» **Task to carry out**: Extend the foreword on divine Science and the infinite nature of man, given below ahead of the data, starting right after its final sentence.

Discovering Infinity
Volume 6A:

The Infinite Nature of Man
a research book by Rolf A. F. Witzsche

Page 10
Foreword: The Fourth Dimension, of Spirit


In a very real way, all of this progress is the outcome of divine Science.  Divine Science is not a thing specific to religion, or even a specific religion.  It is a thing that is native to universal humanity, or as Mary Baker Eddy has put it, it is "encompassing the universe and man."  She also described it as "the true idea of God."

This concept has even become a central element at the leading edge in modern politics.  The American Statesman and economist, Lyndon LaRouche states bluntly, that unless it becomes acknowledged that "man is created in the image of God," and unless this acknowledgement underlies a nation's policy structures and their objectives, even that of all nations, humanity will destroy itself by the inevitable consequences of its belief in limitation and impotency.  And Lyndon LaRouche does more then just talk.  He is currently fighting a war for making this fact more universally understood as a means for averting the dangers of the greatest financial collapse in history that has begun throughout the world, that threatens to bankrupt and disintegrate the entire world-financial system, and with it the state of civilization that has become essential for the physical existence of most of humanity.

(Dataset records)
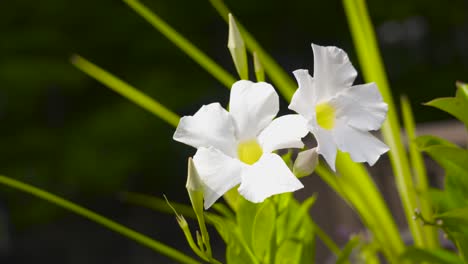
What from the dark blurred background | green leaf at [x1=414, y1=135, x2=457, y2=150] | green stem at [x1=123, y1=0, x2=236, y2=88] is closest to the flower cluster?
green leaf at [x1=414, y1=135, x2=457, y2=150]

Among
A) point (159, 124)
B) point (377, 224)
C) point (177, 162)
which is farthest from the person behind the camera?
point (177, 162)

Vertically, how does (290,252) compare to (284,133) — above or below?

» **Output of the task**:
More than a hundred years ago Mary Baker Eddy challenged mankind to deal with its belief in limitation.  This challenge is incorporated in one of the major elements of the Glossary of her most profound work, Science and Health with Key to the Scriptures, which holds the most major element of building blocks for a structure for scientific development that she outlined in the book, but had never directly presented.

The topic of mankind's belief in limitation is focused on by her with her definition for the term Euphrates.  The river Euphrates is one of the four rivers described in Genesis II.  In her Glossary to the textbook these four rivers stand in metaphor for the four fundamental aspects that define humanity: Its ability to create and appreciate beauty and culture; its ability to honor and respect; its ability to overcome beliefs in limitation; and its ability to govern and enrich its existence by the recognition and application of the laws of the universe.

It appears that the most difficult one of these aspects to deal with, is mankind's ability to overcome its belief in limitation.  The belief creates boundaries beyond which those who are bound by the belief, cannot move.  The encumbered person appears to be boxed in by limitations.  However, once the shifts in consciousness occur by which the boundaries are overcome, great freedoms are being realized.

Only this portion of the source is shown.